University of Nevada, Reno has hired Most Tahera Naznin and Md Sazan Rahman in two newly created urban agriculture positions based in southern Nevada. Together they aim to help increase sustainability and food security through indoor and outdoor horticulture, controlled-environment agriculture, food-security education, hydroponics systems and more. The positions were added by the University’s College of Agriculture, Biotechnology & Natural Resources, as part of the College’s Extension and Experiment Station units, which conduct outreach, engagement and research throughout the state.
Most Tahera Naznin
Naznin will serve as the new associate professor of urban indoor agriculture, and has a bachelor’s degree in agriculture, master’s degrees in food chemistry and horticulture, and a Ph.D. in environmental horticulture.
Climate-smart urban and controlled-environment agriculture systems, such as greenhouses, indoor vertical farming, shipping container farming and high tunnels, and outdoor farming are the focus of Naznin’s research and interests. She aims to maximize year-round greenhouse, hydroponic and aquaponic crop production by focusing on the impact of environmental factors, irrigation, plant nutrition and other factors.
With this knowledge and research, Naznin hopes to enhance agriculture production and crop quality, especially health-beneficial phytochemicals and antioxidants. This would help increase customer satisfaction and producer profitability and sustainability.
“My goal is to provide urban outdoor and indoor producers with research-based knowledge to assist them in making sound management decisions,” Naznin said. “I'd like to collaborate with researchers and Extension educators in this field.”
Md Sazan Rahman
Rahman will serve as assistant professor and urban agriculture Extension specialist, and has a bachelor’s degree in mechanical engineering, a master’s degree in mechanical engineering and a Ph.D. in bioresource engineering.
His research focuses on increasing the yield and quality of indoor agricultural products using minimum resources while reducing environmental degradation with a minimal carbon footprint, by applying renewable and sustainable techniques in a controlled environment.
Rahman plans to expand hydroponic systems and other renewable indoor agricultural techniques and involve Extension and the community through education courses and training.
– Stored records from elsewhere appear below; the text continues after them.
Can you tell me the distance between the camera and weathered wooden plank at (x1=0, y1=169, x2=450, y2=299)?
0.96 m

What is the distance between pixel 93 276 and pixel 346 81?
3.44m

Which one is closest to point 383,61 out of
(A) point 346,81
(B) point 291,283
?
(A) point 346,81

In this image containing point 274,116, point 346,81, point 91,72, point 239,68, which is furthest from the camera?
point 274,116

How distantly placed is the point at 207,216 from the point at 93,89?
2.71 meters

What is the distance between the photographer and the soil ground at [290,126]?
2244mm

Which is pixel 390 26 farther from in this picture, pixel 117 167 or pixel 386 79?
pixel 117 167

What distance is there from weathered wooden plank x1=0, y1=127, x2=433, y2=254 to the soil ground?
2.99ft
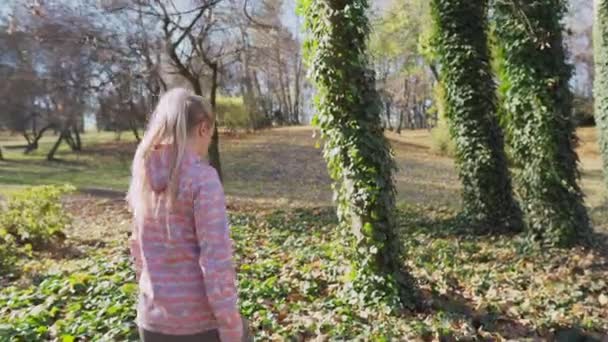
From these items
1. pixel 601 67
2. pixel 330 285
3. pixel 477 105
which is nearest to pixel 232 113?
pixel 601 67

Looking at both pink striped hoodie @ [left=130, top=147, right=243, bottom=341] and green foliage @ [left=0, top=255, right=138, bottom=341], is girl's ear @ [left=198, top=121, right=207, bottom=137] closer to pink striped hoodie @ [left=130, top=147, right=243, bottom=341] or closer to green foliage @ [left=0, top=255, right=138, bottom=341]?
pink striped hoodie @ [left=130, top=147, right=243, bottom=341]

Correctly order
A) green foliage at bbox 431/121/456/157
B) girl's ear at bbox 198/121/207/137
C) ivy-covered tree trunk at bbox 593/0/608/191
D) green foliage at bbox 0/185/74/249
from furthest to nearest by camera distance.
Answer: green foliage at bbox 431/121/456/157 < ivy-covered tree trunk at bbox 593/0/608/191 < green foliage at bbox 0/185/74/249 < girl's ear at bbox 198/121/207/137

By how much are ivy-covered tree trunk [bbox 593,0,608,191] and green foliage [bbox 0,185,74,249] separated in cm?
1057

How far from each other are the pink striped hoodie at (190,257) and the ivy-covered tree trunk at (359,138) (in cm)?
274

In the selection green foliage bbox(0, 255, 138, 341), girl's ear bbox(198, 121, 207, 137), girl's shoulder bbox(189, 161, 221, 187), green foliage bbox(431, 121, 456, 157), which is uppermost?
girl's ear bbox(198, 121, 207, 137)

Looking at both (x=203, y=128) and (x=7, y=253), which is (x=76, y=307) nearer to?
(x=203, y=128)

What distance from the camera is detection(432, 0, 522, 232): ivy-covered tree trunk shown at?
27.8 feet

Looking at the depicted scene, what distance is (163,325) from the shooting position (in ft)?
6.70

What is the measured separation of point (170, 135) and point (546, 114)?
6.09m

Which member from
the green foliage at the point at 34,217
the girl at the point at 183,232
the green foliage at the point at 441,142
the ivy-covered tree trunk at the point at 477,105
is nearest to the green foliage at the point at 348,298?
the ivy-covered tree trunk at the point at 477,105

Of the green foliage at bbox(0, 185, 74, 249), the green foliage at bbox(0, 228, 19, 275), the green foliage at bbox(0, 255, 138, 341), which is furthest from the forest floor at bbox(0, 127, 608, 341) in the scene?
the green foliage at bbox(0, 185, 74, 249)

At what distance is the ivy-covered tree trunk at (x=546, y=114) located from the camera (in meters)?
6.76

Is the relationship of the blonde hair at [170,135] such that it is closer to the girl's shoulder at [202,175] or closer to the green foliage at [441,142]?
the girl's shoulder at [202,175]

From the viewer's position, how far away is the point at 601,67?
1061 centimetres
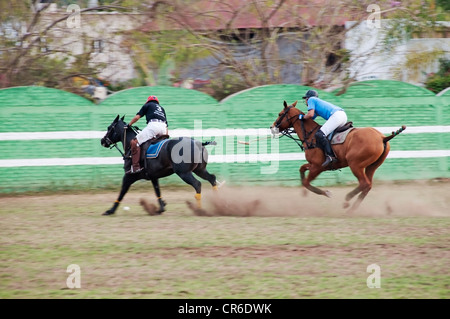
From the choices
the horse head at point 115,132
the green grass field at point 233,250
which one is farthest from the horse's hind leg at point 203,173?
the horse head at point 115,132

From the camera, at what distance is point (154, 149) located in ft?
42.8

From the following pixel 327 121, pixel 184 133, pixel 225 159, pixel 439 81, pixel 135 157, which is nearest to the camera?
pixel 135 157

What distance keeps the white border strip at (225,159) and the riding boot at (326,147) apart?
394cm

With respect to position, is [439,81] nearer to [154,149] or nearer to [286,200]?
[286,200]

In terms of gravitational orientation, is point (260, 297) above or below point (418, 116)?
below

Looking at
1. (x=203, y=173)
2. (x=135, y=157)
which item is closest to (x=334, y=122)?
(x=203, y=173)

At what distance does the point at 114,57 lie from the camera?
66.3 ft

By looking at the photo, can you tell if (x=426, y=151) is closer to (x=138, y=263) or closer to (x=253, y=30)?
(x=253, y=30)

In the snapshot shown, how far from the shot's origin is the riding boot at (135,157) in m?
13.0

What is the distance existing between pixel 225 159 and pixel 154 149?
4.34 meters

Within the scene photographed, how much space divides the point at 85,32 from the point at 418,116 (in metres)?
9.94

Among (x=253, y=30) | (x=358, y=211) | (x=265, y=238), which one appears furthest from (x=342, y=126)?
(x=253, y=30)
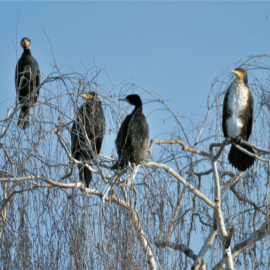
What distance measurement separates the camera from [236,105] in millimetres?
4129

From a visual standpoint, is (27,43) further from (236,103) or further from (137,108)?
(236,103)

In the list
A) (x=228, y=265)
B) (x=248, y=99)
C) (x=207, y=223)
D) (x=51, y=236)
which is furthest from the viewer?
(x=207, y=223)

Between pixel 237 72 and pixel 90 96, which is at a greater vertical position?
pixel 237 72

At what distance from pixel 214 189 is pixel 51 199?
166 cm

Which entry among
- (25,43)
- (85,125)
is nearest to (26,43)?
(25,43)

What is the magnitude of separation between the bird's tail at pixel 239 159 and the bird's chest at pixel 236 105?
1.16ft

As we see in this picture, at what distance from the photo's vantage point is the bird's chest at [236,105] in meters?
4.12

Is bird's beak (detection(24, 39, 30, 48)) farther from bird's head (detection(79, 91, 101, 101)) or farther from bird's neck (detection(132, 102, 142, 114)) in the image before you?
bird's head (detection(79, 91, 101, 101))

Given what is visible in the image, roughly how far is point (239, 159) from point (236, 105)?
552 mm

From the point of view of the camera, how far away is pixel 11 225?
113 inches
As a part of this expansion, he will also collaborate with high-tech and growing industries to optimize commercial indoor agricultural production systems.
“I want to help motivate the community to make their own horticulture systems and grow their own food,” Rahman said. “We do our research for the community, so they can receive the maximum benefit of growing their own food and receiving proper nutrition.”
Going forward, Naznin and Rahman will be providing horticulture research and education to not only Extension and its Master Gardeners, but also to community members of all ages. With their knowledge, techniques and resources, Extension aims to help improve the urban agriculture system, increasing food security, improving agricultural production and food value, and creating an effective indoor controlled growing environment.
"We are excited to have them both on board and moving into all aspects of controlled-environment agriculture in the urban environment, both in research and application," Eric Killian, Extension’s southern area director, said.